- **Description of the task**
Retype each record below word for word. Leave the pictures out.
*** Input data ***
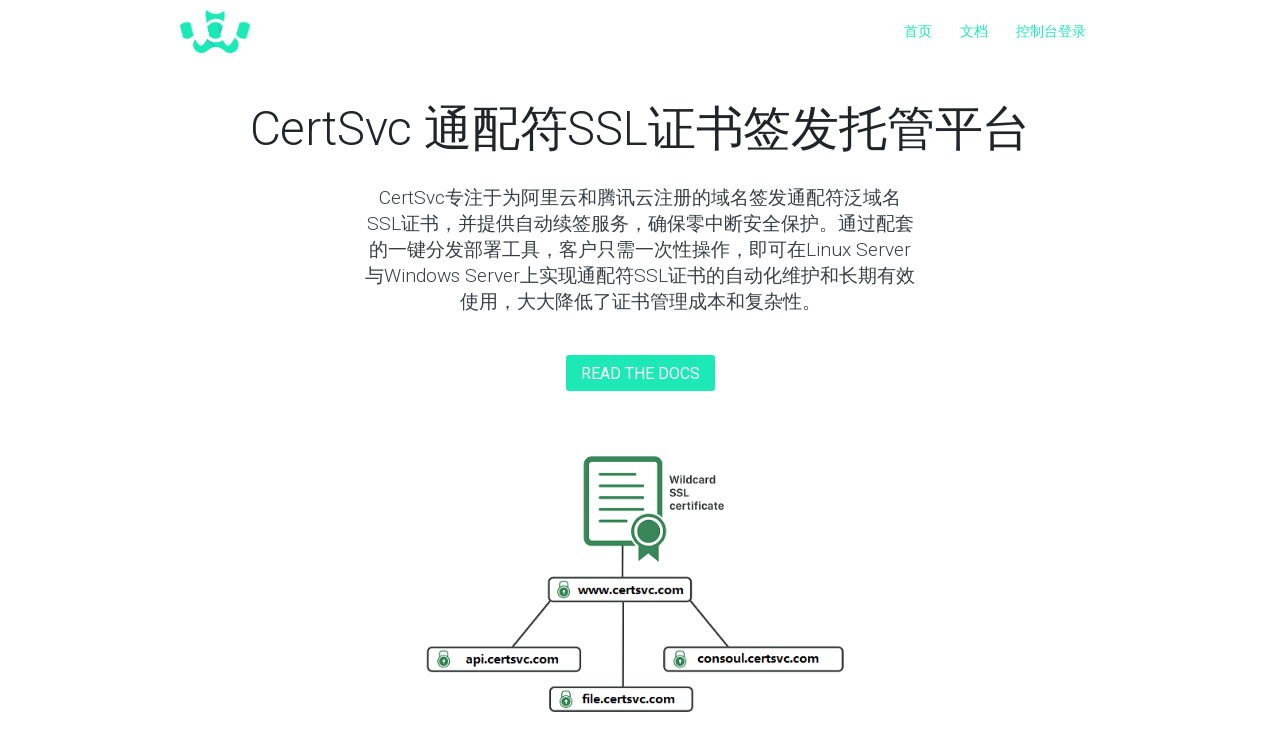

--- FILE ---
content_type: text/html
request_url: https://certsvc.com/
body_size: 1881
content:
<!DOCTYPE html>
<html lang="zh">

<head>
	<meta name="generator" content="Hugo 0.105.0">
  <meta charset="utf-8">
  <meta http-equiv="x-ua-compatible" content="ie=edge">
  <title>CertSvc 通配符证书_泛域名证书_SSL证书签发托管平台</title>
  <meta name="viewport" content="width=device-width, initial-scale=1">
  
<meta name="keywords" content="通配符证书,泛域名证书,SSL证书,ZeroSSL证书,Let’s Encrypt证书,证书托管,iis通配符证书,nginx通配符证书,free ssl,ACME证书签发" />
<meta name="description" content="CertSvc可以为在阿里云和腾讯云注册的域名签发 通配符 泛域名 SSL证书，支持证书到期前自动续签，并提供配套的SSL证书分发部署工具，有效降低通配符SSL证书的使用成本，部署一次即可免去定期维护证书的工作，支持 Linux Server 、Windows Server " />

  <link rel="icon" href="/favicon.png">

  
  
  <link rel="stylesheet" href="/css/style.min.6719d72e323121369d5caeb4264b95d8a63cf1deaab029da67602fe5a046e0a4.css">
  

  

</head>

<body class='page page-home'>
  <div id="main-menu-mobile" class="main-menu-mobile">
  <ul>
    
    
    <li class="menu-item-首页">
      <a href="/">
        <span>首页</span>
      </a>
    </li>
    
    <li class="menu-item-文档">
      <a href="/docs/">
        <span>文档</span>
      </a>
    </li>
    
    <li class="menu-item-console">
      <a href="https://console.certsvc.com" target="_blank"><span>控制台登录</span></a>
    </li>
  </ul>
</div>
  <div class="wrapper">
    <div class='header'>
  <div class="container">
    <div class="logo">
      <a href="/"><img alt="Logo" src="/images/logo.png" /></a>
    </div>
    <div class="logo-mobile">
      <a href="/"><img alt="Logo" src="/images/logo.png" /></a>
    </div>
    <div id="main-menu" class="main-menu">
  <ul>
    
    
    <li class="menu-item-首页">
      <a href="/">
        <span>首页</span>
      </a>
    </li>
    
    <li class="menu-item-文档">
      <a href="/docs/">
        <span>文档</span>
      </a>
    </li>
    
    <li class="menu-item-console">
      <a href="https://console.certsvc.com" target="_blank"><span>控制台登录</span></a>
    </li>
  </ul>
</div>
    <button id="toggle-main-menu-mobile" class="hamburger hamburger--slider" type="button">
  <span class="hamburger-box">
    <span class="hamburger-inner"></span>
  </span>
</button>
  </div>
</div>


    
    
    
    

    
    
<div class="strip">
  <div class="container pt-4 pb-16">
    <div class="row">
      <div class="col-12">
        <h1 class="title">CertSvc 通配符SSL证书签发托管平台</h1>
        <div class="content">
          
          <p>CertSvc专注于为阿里云和腾讯云注册的域名签发通配符泛域名SSL证书，并提供自动续签服务，确保零中断安全保护。通过配套的一键分发部署工具，客户只需一次性操作，即可在Linux Server与Windows Server上实现通配符SSL证书的自动化维护和长期有效使用，大大降低了证书管理成本和复杂性。</p>

          
        </div>
        <a class="button button-primary mb-2" href="/docs">
          Read The Docs
        </a>
      </div>
    </div>
  </div>
</div>


<div class="strip">
  <div class="container pt-4 pb-4">
    <div class="row justify-content-center">
      <div class="col-12 col-md-10">
        <div class="terminal">
          <img src="/images/index.png" />
        </div>
      </div>
    </div>
  </div>
</div>



    
  </div>

  <div class="sub-footer">
    <div class="container">
        <div class="row">
            <div class="col-12">
                <div class="sub-footer-inner">
                    <ul>
                        <li class="zerostatic">
                            <a href="https://beian.miit.gov.cn" target="_blank">沪ICP备19042503号-3</a>&nbsp;&nbsp;&nbsp; Copyright &copy; CertSvc 证书托管服务系统 All Rights Reserved
                        </li>
                    </ul>
                </div>
            </div>
        </div>
    </div>
</div>

<script>
    var _hmt = _hmt || [];
    (function() {
      var hm = document.createElement("script");
      hm.src = "https://hm.baidu.com/hm.js?25cc2e4cc1c2e481af0eefc2bf7cb8de";
      var s = document.getElementsByTagName("script")[0]; 
      s.parentNode.insertBefore(hm, s);
    })();
</script>

  

  
  

  
  <script type="text/javascript" src="/js/scripts.min.302a6fc365d5139fb98cf60bdb8f715d96257ea189161d36c190ccfa8182e569.js"></script>
  

</body>

</html>


--- FILE ---
content_type: application/javascript
request_url: https://certsvc.com/js/scripts.min.302a6fc365d5139fb98cf60bdb8f715d96257ea189161d36c190ccfa8182e569.js
body_size: 1500
content:
var body=document.querySelector("body"),content,menuTrigger=document.querySelector("#toggle-main-menu-mobile"),menuContainer=document.querySelector("#main-menu-mobile");menuTrigger.onclick=function(){menuContainer.classList.toggle("open"),menuTrigger.classList.toggle("is-active"),body.classList.toggle("lock-scroll")},content=document.querySelector(".content.anchor-link-enabled"),content&&addHeaderAnchors(content);function addHeaderAnchors(e){for(var t,s=e.querySelectorAll("h1, h2, h3, h4"),o=' <svg xmlns="http://www.w3.org/2000/svg" width="16px" height="16px" viewBox="0 0 24 24"><path d="M0 0h24v24H0z" fill="none"></path><path d="M6.188 8.719c.439-.439.926-.801 1.444-1.087 2.887-1.591 6.589-.745 8.445 2.069l-2.246 2.245c-.644-1.469-2.243-2.305-3.834-1.949-.599.134-1.168.433-1.633.898l-4.304 4.306c-1.307 1.307-1.307 3.433 0 4.74 1.307 1.307 3.433 1.307 4.74 0l1.327-1.327c1.207.479 2.501.67 3.779.575l-2.929 2.929c-2.511 2.511-6.582 2.511-9.093 0s-2.511-6.582 0-9.093l4.304-4.306zm6.836-6.836l-2.929 2.929c1.277-.096 2.572.096 3.779.574l1.326-1.326c1.307-1.307 3.433-1.307 4.74 0 1.307 1.307 1.307 3.433 0 4.74l-4.305 4.305c-1.311 1.311-3.44 1.3-4.74 0-.303-.303-.564-.68-.727-1.051l-2.246 2.245c.236.358.481.667.796.982.812.812 1.846 1.417 3.036 1.704 1.542.371 3.194.166 4.613-.617.518-.286 1.005-.648 1.444-1.087l4.304-4.305c2.512-2.511 2.512-6.582.001-9.093-2.511-2.51-6.581-2.51-9.092 0z"/></svg>',i=function(e){var t=document.createElement("a");return t.classList.add("header-anchor"),t.href="#"+e,t.innerHTML=o,t},n=0;n<s.length;n++)t=s[n],typeof t.id!="undefined"&&t.id!==""&&t.appendChild(i(t.id))}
*** End of Input data ***
- **Solved problem**
--- FILE ---
content_type: text/html
request_url: https://certsvc.com/
body_size: 1881
content:
<!DOCTYPE html>
<html lang="zh">

<head>
	<meta name="generator" content="Hugo 0.105.0">
  <meta charset="utf-8">
  <meta http-equiv="x-ua-compatible" content="ie=edge">
  <title>CertSvc 通配符证书_泛域名证书_SSL证书签发托管平台</title>
  <meta name="viewport" content="width=device-width, initial-scale=1">
  
<meta name="keywords" content="通配符证书,泛域名证书,SSL证书,ZeroSSL证书,Let’s Encrypt证书,证书托管,iis通配符证书,nginx通配符证书,free ssl,ACME证书签发" />
<meta name="description" content="CertSvc可以为在阿里云和腾讯云注册的域名签发 通配符 泛域名 SSL证书，支持证书到期前自动续签，并提供配套的SSL证书分发部署工具，有效降低通配符SSL证书的使用成本，部署一次即可免去定期维护证书的工作，支持 Linux Server 、Windows Server " />

  <link rel="icon" href="/favicon.png">

  
  
  <link rel="stylesheet" href="/css/style.min.6719d72e323121369d5caeb4264b95d8a63cf1deaab029da67602fe5a046e0a4.css">
  

  

</head>

<body class='page page-home'>
  <div id="main-menu-mobile" class="main-menu-mobile">
  <ul>
    
    
    <li class="menu-item-首页">
      <a href="/">
        <span>首页</span>
      </a>
    </li>
    
    <li class="menu-item-文档">
      <a href="/docs/">
        <span>文档</span>
      </a>
    </li>
    
    <li class="menu-item-console">
      <a href="https://console.certsvc.com" target="_blank"><span>控制台登录</span></a>
    </li>
  </ul>
</div>
  <div class="wrapper">
    <div class='header'>
  <div class="container">
    <div class="logo">
      <a href="/"><img alt="Logo" src="/images/logo.png" /></a>
    </div>
    <div class="logo-mobile">
      <a href="/"><img alt="Logo" src="/images/logo.png" /></a>
    </div>
    <div id="main-menu" class="main-menu">
  <ul>
    
    
    <li class="menu-item-首页">
      <a href="/">
        <span>首页</span>
      </a>
    </li>
    
    <li class="menu-item-文档">
      <a href="/docs/">
        <span>文档</span>
      </a>
    </li>
    
    <li class="menu-item-console">
      <a href="https://console.certsvc.com" target="_blank"><span>控制台登录</span></a>
    </li>
  </ul>
</div>
    <button id="toggle-main-menu-mobile" class="hamburger hamburger--slider" type="button">
  <span class="hamburger-box">
    <span class="hamburger-inner"></span>
  </span>
</button>
  </div>
</div>


    
    
    
    

    
    
<div class="strip">
  <div class="container pt-4 pb-16">
    <div class="row">
      <div class="col-12">
        <h1 class="title">CertSvc 通配符SSL证书签发托管平台</h1>
        <div class="content">
          
          <p>CertSvc专注于为阿里云和腾讯云注册的域名签发通配符泛域名SSL证书，并提供自动续签服务，确保零中断安全保护。通过配套的一键分发部署工具，客户只需一次性操作，即可在Linux Server与Windows Server上实现通配符SSL证书的自动化维护和长期有效使用，大大降低了证书管理成本和复杂性。</p>

          
        </div>
        <a class="button button-primary mb-2" href="/docs">
          Read The Docs
        </a>
      </div>
    </div>
  </div>
</div>


<div class="strip">
  <div class="container pt-4 pb-4">
    <div class="row justify-content-center">
      <div class="col-12 col-md-10">
        <div class="terminal">
          <img src="/images/index.png" />
        </div>
      </div>
    </div>
  </div>
</div>



    
  </div>

  <div class="sub-footer">
    <div class="container">
        <div class="row">
            <div class="col-12">
                <div class="sub-footer-inner">
                    <ul>
                        <li class="zerostatic">
                            <a href="https://beian.miit.gov.cn" target="_blank">沪ICP备19042503号-3</a>&nbsp;&nbsp;&nbsp; Copyright &copy; CertSvc 证书托管服务系统 All Rights Reserved
                        </li>
                    </ul>
                </div>
            </div>
        </div>
    </div>
</div>

<script>
    var _hmt = _hmt || [];
    (function() {
      var hm = document.createElement("script");
      hm.src = "https://hm.baidu.com/hm.js?25cc2e4cc1c2e481af0eefc2bf7cb8de";
      var s = document.getElementsByTagName("script")[0]; 
      s.parentNode.insertBefore(hm, s);
    })();
</script>

  

  
  

  
  <script type="text/javascript" src="/js/scripts.min.302a6fc365d5139fb98cf60bdb8f715d96257ea189161d36c190ccfa8182e569.js"></script>
  

</body>

</html>


--- FILE ---
content_type: application/javascript
request_url: https://certsvc.com/js/scripts.min.302a6fc365d5139fb98cf60bdb8f715d96257ea189161d36c190ccfa8182e569.js
body_size: 1500
content:
var body=document.querySelector("body"),content,menuTrigger=document.querySelector("#toggle-main-menu-mobile"),menuContainer=document.querySelector("#main-menu-mobile");menuTrigger.onclick=function(){menuContainer.classList.toggle("open"),menuTrigger.classList.toggle("is-active"),body.classList.toggle("lock-scroll")},content=document.querySelector(".content.anchor-link-enabled"),content&&addHeaderAnchors(content);function addHeaderAnchors(e){for(var t,s=e.querySelectorAll("h1, h2, h3, h4"),o=' <svg xmlns="http://www.w3.org/2000/svg" width="16px" height="16px" viewBox="0 0 24 24"><path d="M0 0h24v24H0z" fill="none"></path><path d="M6.188 8.719c.439-.439.926-.801 1.444-1.087 2.887-1.591 6.589-.745 8.445 2.069l-2.246 2.245c-.644-1.469-2.243-2.305-3.834-1.949-.599.134-1.168.433-1.633.898l-4.304 4.306c-1.307 1.307-1.307 3.433 0 4.74 1.307 1.307 3.433 1.307 4.74 0l1.327-1.327c1.207.479 2.501.67 3.779.575l-2.929 2.929c-2.511 2.511-6.582 2.511-9.093 0s-2.511-6.582 0-9.093l4.304-4.306zm6.836-6.836l-2.929 2.929c1.277-.096 2.572.096 3.779.574l1.326-1.326c1.307-1.307 3.433-1.307 4.74 0 1.307 1.307 1.307 3.433 0 4.74l-4.305 4.305c-1.311 1.311-3.44 1.3-4.74 0-.303-.303-.564-.68-.727-1.051l-2.246 2.245c.236.358.481.667.796.982.812.812 1.846 1.417 3.036 1.704 1.542.371 3.194.166 4.613-.617.518-.286 1.005-.648 1.444-1.087l4.304-4.305c2.512-2.511 2.512-6.582.001-9.093-2.511-2.51-6.581-2.51-9.092 0z"/></svg>',i=function(e){var t=document.createElement("a");return t.classList.add("header-anchor"),t.href="#"+e,t.innerHTML=o,t},n=0;n<s.length;n++)t=s[n],typeof t.id!="undefined"&&t.id!==""&&t.appendChild(i(t.id))}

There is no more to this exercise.